In the debugger of Visual studio 2008, after the std::remove_if line, the elements of ints are modified, I'm guessing I'm into some sort of undefined behaviour here.
So, how do I remove elements from a Range of a vector?
Edit: Sorry, the original version of this was incorrect. Fixed.
Here's what's going on. Your input to remove_if is:
1 2 3 4 5 6
^ ^
begin end
And the remove_if algorithm looks at all numbers between begin and end (including begin, but excluding end), and removes all elements between that match your predicate. So after remove_if runs, your vector looks like this
1 2 3 ? 5 6
^ ^
begin new_end
Where ? is a value that I don't think is deterministic, although if it's guaranteed to be anything it would be 4. And new_end, which points to the new end of the input sequence you gave it, with the matching elements now removed, is what is returned by std::remove_if. Note that std::remove_if doesn't touch anything beyond the subsequence that you gave it. This might make more sense with a more extended example.
Say that this is your input:
1 2 3 4 5 6 7 8 9 10
^ ^
begin end
After std::remove_if, you get:
1 2 3 5 7 ? ? 8 9 10
^ ^
begin new_end
Think about this for a moment. What it has done is remove the 4 and the 6 from the subsequence, and then shift everything within the subsequence down to fill in the removed elements, and then moved the end iterator to the new end of the same subsequence.

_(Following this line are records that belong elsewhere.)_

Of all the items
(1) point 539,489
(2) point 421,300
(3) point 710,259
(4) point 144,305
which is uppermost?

The goal is to satisfy the requirement that the (begin, new_end] sequence that it produces is the same as the (begin, end] subsequence that you passed in, but with certain elements removed. Anything at or beyond the end that you passed in is left untouched.

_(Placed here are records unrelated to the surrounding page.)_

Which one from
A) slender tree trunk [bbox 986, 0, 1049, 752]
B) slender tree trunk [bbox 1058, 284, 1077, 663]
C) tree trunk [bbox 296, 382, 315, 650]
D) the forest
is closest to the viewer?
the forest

What you want to get rid of, then, is everything between the end iterator that was returned, and the original end iterator that you gave it. These are the ? "garbage" values. So your erase call should actually be:
ints.erase(it, ints.begin()+4);
The call to erase that you have just erases everything beyond the end of the subsequence that you performed the removal on, which isn't what you want here.
What makes this complicated is that the remove_if algorithm doesn't actually call erase() on the vector, or change the size of the vector at any point. It just shifts elements around and leaves some "garbage" elements after the end of the subsequence that you asked it to process. This seems silly, but the whole reason that the STL does it this way is to avoid the problem with invalidated iterators that doublep brought up (and to be able to run on things that aren't STL containers, like raw arrays).
Erasing elements in std::vector invalidates iterators past the removed element, so you cannot use "foreign" functions that accept ranges. You need to do that in a different way.
EDIT:
In general, you can use the fact that erasing one element "shifts" all elements at further positions one back. Something like this:
for (size_t scan = 2, end = 4; scan != end; )
{
if (/* some predicate on ints[scan] */)
{
ints.erase (ints.begin () + scan);
--end;
}
else
++scan;
}
Note that std::vector isn't suited for erasing elements in the middle. You should consider something else (std::list?) if you do that often.
EDIT 2:
As clarified by comments, first paragraph is not true. In such case std::remove_if should be more efficient than what I suggested in the first edit, so disregard this answer. (Keeping it for the comments.)
The behavior isn't weird - you're erasing the wrong range. std::remove_if moves elements it "removes" to the end of the input range. In this case, what you're looking for would be to do:
ints.erase(it, ints.begin() + 4 /* your end of range */);
From C++ in a Nutshell:
The remove_if function template
"removes" items for which pred returns
false from the range [first, last).
The return value is one past the new
end of the range. The relative order
of items that are not removed is
stable.
Nothing is actually erased from the
underlying container; instead, items
to the right are assigned to new
positions so they overwrite the
elements for which pred returns false.
See Figure 13-13 (under remove_copy)
for an example of the removal process.